PASSAGE GIVEN.
Original poster: "Kevin Ottalini by way of Terry Fritz <twftesla-at-qwest-dot-net>" <ottalini-at-mindspring-dot-com>

Terry:
    I can confirm this experimentally.

I have a 4kw triode that has a broken filament.

So I set it up in place of my spark gap (grid/cathode  to anode) and
sure enough, it fired, with a very understated "tunk" (that was
0.125uFd at 8kv!), but after a few shots, I had to raise the firing
voltage higher and then after a bit still higher until eventually I
was up to 24kv and I could not get it to arc at all.

I presume that I was actually gettering out the stray gasses in the
tube, and when they were mostly gone ... no arc (at least at those
"low" voltages).

Still, fun to play with!

PROVIDED MATERIAL.
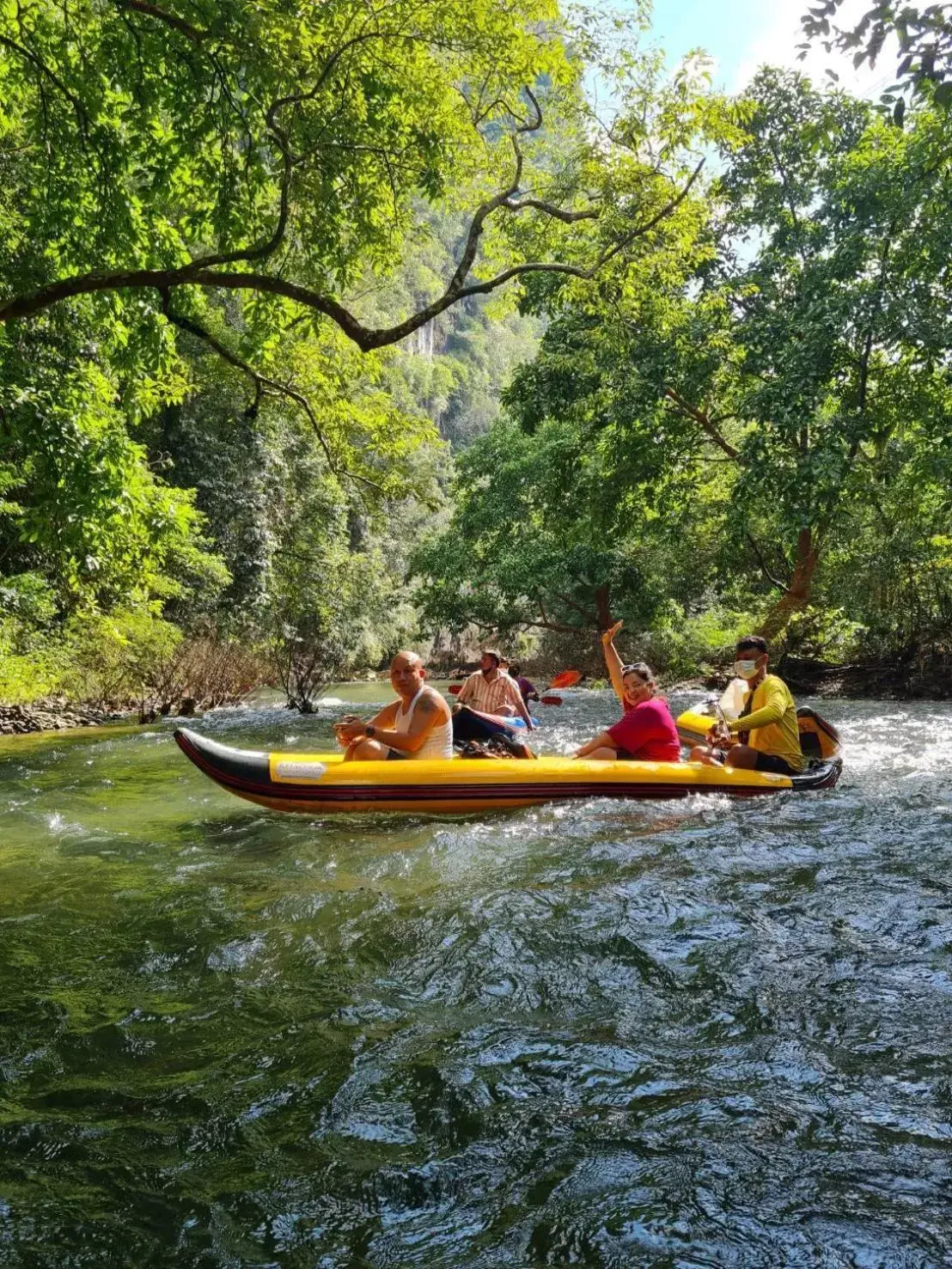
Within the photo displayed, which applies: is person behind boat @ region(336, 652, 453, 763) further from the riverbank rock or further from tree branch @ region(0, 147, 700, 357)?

REQUIRED TASKS.
a: Duplicate part of the triode post, beginning at the words "I have a 4kw" and stopping after "arc at all.".
b: Answer these questions from the triode post.
(i) What power rating does the triode with the broken filament have?
(ii) What capacitance and voltage are given for the shot that made the "tunk"?
(iii) At what voltage could the tube no longer be made to arc at all?

ANSWER SET.
a:
I have a 4kw triode that has a broken filament.

So I set it up in place of my spark gap (grid/cathode  to anode) and
sure enough, it fired, with a very understated "tunk" (that was
0.125uFd at 8kv!), but after a few shots, I had to raise the firing
voltage higher and then after a bit still higher until eventually I
was up to 24kv and I could not get it to arc at all.

b:
(i) 4kw
(ii) 0.125uFd at 8kv
(iii) 24kv